Eine ähnliche Situation haben wir bei der Naherwartung, die kurzerhand in eine Fernerwartung umgmünzt wird.


"Im zweiten Hauptteil analysiert der Göttinger Theologe sodann die "gröbste Fälschung im Neuen Testaments" (p. 51): den 2. Brief an die Thessalonicher (um 100). Der unbekannte Verfasser, der sich als Paulus ausgibt, suchte damit, so Lüdemann, den 1. Brief an diese Gemeinde zu ersetzen, indem er diesen als Fälschung diffamierte (2.Thess. 2,2). Vermutlich um 50 als frühestes Dokument des Neuen Testaments entstanden, stammt letztgenanntes Schreiben jedoch tatsächlich von Paulus von Tarsus, dem eigentlichen Gründer des Christentums. Apokalyptisch motiviert, glaubte er fest daran, dass noch zu seinen Lebzeiten das Reich Gottes anbrechen und Jesus Christus als Richter der Menschen wiederkommen werde (vgl. bes. 1. Thess., 4,13- 5,11: "Wir, die Lebenden, [...] [werden] entrückt werden in Wolken dem Herrn entgegen" [4,17]).

Doch es kam bekanntlich anders. Der "Heidenapostel" verstarb; seine Erwartung hatte sich als Illusion erwiesen. So verlor auch die christliche Glaubensbewegung an Schwung. Es musste ein anderes Bild der Zukunft an die Stelle der Naherwartung treten: Die vielbeschworene Wiederkunft Christi wurde nunmehr besonders vom 2. Thess. in eine unbestimmte, fernere Zukunft verschoben (vgl. 2. Thess. 2,2f.: "Lasst euch nicht gleich erschüttern [...], dass der Tag des Herrn da [nahe] sei [...]. Denn [er wird nicht kommen], es sei denn, dass zuerst der Abfall gekommen und der Mensch der Gesetzlosigkeit [i.e. der "Antichrist"] offenbart worden ist."

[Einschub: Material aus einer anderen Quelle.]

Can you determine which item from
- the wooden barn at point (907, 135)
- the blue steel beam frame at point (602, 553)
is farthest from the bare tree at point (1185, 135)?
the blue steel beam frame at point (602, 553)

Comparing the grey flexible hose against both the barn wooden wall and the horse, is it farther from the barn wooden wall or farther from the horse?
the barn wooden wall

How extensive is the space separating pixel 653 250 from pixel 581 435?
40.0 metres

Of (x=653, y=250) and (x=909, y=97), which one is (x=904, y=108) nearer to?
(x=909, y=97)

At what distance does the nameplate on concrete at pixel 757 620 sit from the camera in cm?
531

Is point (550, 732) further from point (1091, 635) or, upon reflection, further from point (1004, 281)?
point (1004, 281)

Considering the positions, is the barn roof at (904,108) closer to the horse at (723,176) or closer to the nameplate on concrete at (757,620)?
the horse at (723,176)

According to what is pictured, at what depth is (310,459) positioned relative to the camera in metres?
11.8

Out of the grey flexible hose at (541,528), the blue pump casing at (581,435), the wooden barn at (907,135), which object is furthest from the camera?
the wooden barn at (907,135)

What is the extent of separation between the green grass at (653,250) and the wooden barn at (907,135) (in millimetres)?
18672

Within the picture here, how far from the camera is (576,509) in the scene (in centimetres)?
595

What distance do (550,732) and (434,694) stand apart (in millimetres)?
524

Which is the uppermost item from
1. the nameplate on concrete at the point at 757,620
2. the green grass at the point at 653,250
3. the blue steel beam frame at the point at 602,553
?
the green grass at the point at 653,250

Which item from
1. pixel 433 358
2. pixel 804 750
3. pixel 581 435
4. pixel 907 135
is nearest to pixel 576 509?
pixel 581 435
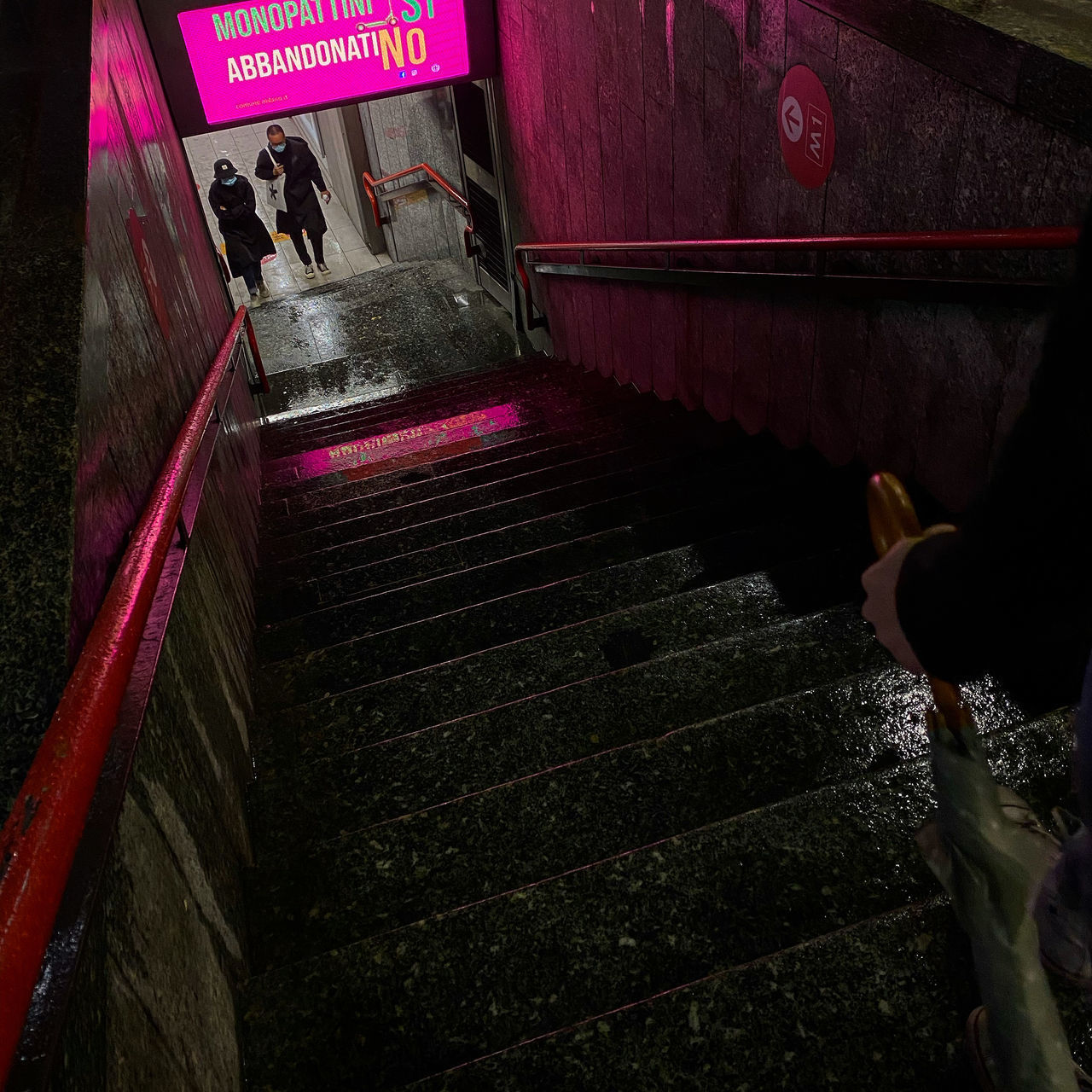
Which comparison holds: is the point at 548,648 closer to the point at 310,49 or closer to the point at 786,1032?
the point at 786,1032

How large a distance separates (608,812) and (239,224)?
8524mm

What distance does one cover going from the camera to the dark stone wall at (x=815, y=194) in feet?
7.99

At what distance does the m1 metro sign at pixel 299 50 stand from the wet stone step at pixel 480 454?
3286 mm

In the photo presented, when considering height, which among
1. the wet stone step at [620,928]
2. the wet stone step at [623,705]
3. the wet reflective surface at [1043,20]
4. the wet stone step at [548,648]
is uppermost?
the wet reflective surface at [1043,20]

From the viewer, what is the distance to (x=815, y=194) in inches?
130

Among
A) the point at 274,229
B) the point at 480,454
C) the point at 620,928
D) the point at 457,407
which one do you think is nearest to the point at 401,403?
the point at 457,407

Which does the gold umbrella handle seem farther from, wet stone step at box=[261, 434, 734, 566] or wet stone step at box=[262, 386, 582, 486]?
wet stone step at box=[262, 386, 582, 486]

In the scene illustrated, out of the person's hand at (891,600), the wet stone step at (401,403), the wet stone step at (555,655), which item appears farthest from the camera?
the wet stone step at (401,403)

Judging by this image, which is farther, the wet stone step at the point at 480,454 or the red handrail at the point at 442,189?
the red handrail at the point at 442,189

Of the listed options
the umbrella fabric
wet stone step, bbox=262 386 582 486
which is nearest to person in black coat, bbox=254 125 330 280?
wet stone step, bbox=262 386 582 486

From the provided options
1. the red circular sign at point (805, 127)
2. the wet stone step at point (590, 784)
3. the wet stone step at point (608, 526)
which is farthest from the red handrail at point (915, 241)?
the wet stone step at point (590, 784)

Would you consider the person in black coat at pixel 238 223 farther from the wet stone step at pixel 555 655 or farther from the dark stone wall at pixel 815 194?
the wet stone step at pixel 555 655

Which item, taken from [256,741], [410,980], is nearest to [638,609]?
[256,741]

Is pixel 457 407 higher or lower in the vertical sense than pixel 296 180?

Auf diese Weise wurde ein fundamentaler Irrtum aufgelöst und in den theologischen Begriff "Parusieverzögerung" [gr. Parousia: Gegenwart, Erscheinung] verkleidet Ð womit man abermals Menschen in die Irre führte (p. 88). Mit diesem "Zurechtrücken" der Gegebenheit war auch der Weg zur Amtskirche vorgezeichnet, die sich in der Welt mehr und mehr einrichtete. Wer an dieser Anweisung zweifelt, so der 2. Thess., gilt als Abtrünniger, wie ja überhaupt alle Menschen, die "dem Evangelium [...] nicht gehorchen" als Strafe "ewiges Verderben" erfahren werden (1,8f.)."

Gerd Lüdemann
Freiheit ist das Recht, anderen zu sagen, was sie nicht hören wollen.